-- begin Data for processing --

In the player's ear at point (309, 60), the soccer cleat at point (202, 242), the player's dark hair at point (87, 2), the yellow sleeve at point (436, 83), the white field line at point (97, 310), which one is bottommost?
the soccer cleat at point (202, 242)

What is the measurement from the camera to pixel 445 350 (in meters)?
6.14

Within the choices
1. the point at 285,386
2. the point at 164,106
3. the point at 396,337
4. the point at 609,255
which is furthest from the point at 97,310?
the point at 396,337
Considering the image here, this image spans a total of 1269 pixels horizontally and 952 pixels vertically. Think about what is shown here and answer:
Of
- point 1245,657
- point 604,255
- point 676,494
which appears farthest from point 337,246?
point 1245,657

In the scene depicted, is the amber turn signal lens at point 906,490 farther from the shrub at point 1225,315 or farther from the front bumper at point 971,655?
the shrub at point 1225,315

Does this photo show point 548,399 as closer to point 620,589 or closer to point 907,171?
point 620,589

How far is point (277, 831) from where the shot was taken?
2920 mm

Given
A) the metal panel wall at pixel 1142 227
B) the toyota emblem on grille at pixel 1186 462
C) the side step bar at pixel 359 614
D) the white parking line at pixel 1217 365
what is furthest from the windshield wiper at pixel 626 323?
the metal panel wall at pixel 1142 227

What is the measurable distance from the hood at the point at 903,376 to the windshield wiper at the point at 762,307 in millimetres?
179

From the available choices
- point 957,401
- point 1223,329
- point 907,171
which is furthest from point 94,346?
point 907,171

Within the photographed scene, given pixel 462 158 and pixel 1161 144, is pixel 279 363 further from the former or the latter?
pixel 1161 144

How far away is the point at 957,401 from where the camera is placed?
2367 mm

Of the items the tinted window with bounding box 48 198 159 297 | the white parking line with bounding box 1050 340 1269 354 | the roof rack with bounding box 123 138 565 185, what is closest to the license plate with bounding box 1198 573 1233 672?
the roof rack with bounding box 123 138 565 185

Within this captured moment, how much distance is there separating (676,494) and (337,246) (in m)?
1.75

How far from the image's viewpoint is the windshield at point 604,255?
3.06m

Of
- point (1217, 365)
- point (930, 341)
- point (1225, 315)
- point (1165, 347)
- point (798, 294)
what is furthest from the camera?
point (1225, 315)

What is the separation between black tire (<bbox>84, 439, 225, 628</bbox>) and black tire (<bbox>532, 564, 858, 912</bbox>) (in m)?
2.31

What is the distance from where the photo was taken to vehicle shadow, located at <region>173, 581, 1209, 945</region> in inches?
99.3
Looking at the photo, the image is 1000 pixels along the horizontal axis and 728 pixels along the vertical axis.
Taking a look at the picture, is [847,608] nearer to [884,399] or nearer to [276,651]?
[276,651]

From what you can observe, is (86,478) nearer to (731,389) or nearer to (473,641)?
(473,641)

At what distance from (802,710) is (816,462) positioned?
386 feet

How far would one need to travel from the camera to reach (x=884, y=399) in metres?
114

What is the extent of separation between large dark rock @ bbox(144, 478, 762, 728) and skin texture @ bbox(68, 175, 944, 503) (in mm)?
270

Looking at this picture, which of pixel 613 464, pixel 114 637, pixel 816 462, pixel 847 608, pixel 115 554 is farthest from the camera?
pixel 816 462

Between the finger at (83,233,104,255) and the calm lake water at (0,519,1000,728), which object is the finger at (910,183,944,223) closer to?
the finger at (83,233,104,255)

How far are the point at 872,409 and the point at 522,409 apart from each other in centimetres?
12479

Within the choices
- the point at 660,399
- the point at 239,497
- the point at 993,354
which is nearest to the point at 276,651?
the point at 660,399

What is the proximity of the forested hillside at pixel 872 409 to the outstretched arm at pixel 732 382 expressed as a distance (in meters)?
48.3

-- end Data for processing --

— Directions for this task —
Restate each of the entries above verbatim.

— Response to this exercise —
In the player's ear at point (309, 60), the soccer cleat at point (202, 242), the player's dark hair at point (87, 2), the yellow sleeve at point (436, 83), the white field line at point (97, 310), which one is bottommost?
the soccer cleat at point (202, 242)

What is the measurement from the camera to pixel 445 350 (in meters)?
6.14

Within the choices
1. the point at 285,386
2. the point at 164,106
3. the point at 396,337
4. the point at 609,255
which is furthest from the point at 97,310?
the point at 396,337
Considering the image here, this image spans a total of 1269 pixels horizontally and 952 pixels vertically. Think about what is shown here and answer:
Of
- point 1245,657
- point 604,255
- point 676,494
which appears farthest from point 337,246?
point 1245,657

In the scene depicted, is the amber turn signal lens at point 906,490 farther from the shrub at point 1225,315 or farther from the front bumper at point 971,655?
the shrub at point 1225,315

Does this photo show point 548,399 as closer to point 620,589 or closer to point 907,171?
point 620,589

How far is point (277, 831) from where the shot was taken?
2920 mm

Given
A) the metal panel wall at pixel 1142 227
B) the toyota emblem on grille at pixel 1186 462
C) the side step bar at pixel 359 614
D) the white parking line at pixel 1217 365
what is furthest from the windshield wiper at pixel 626 323?
the metal panel wall at pixel 1142 227

What is the measurable distance from the hood at the point at 903,376 to the windshield wiper at the point at 762,307 in millimetres?
179

From the available choices
- point 957,401
- point 1223,329
- point 907,171
which is furthest from point 94,346?
point 907,171

Within the photographed scene, given pixel 462 158 and pixel 1161 144, is pixel 279 363 further from the former or the latter?
pixel 1161 144

How far away is the point at 957,401 from where the camera is placed?
2367 mm

Of the items the tinted window with bounding box 48 198 159 297 | the white parking line with bounding box 1050 340 1269 354 | the roof rack with bounding box 123 138 565 185, what is closest to the license plate with bounding box 1198 573 1233 672?
the roof rack with bounding box 123 138 565 185

Within this captured moment, how much distance is there separating (676,494) and (337,246) (in m)?
1.75

How far from the image's viewpoint is the windshield at point 604,255?
3.06m

Of
- point (1217, 365)
- point (930, 341)
- point (1225, 315)
- point (1165, 347)
- point (798, 294)
what is furthest from the camera?
point (1225, 315)

What is the separation between black tire (<bbox>84, 439, 225, 628</bbox>) and black tire (<bbox>532, 564, 858, 912</bbox>) (in m)?
2.31

What is the distance from where the photo was taken to vehicle shadow, located at <region>173, 581, 1209, 945</region> in inches?
99.3
Looking at the photo, the image is 1000 pixels along the horizontal axis and 728 pixels along the vertical axis.
Taking a look at the picture, is [847,608] nearer to [884,399] or nearer to [276,651]?
[276,651]

From what you can observe, is (86,478) nearer to (731,389) or nearer to (473,641)?
(473,641)

At what distance from (802,710) is (816,462) positioned?
386 feet

How far would one need to travel from the camera to reach (x=884, y=399) in metres?
114

What is the extent of separation between large dark rock @ bbox(144, 478, 762, 728) and skin texture @ bbox(68, 175, 944, 503) (in mm)?
270

Looking at this picture, which of pixel 613 464, pixel 114 637, pixel 816 462, pixel 847 608, pixel 115 554 is farthest from the camera?
pixel 816 462

Between the finger at (83,233,104,255) and the calm lake water at (0,519,1000,728), which object is the finger at (910,183,944,223) closer to?
the finger at (83,233,104,255)

How far are the point at 872,409 and the point at 522,409 apart from each other in centimetres?
12479

Within the choices
- the point at 660,399
- the point at 239,497
- the point at 993,354
which is nearest to the point at 276,651?
the point at 660,399

What is the proximity of the forested hillside at pixel 872 409 to the outstretched arm at pixel 732 382 expressed as a distance (in meters)?
48.3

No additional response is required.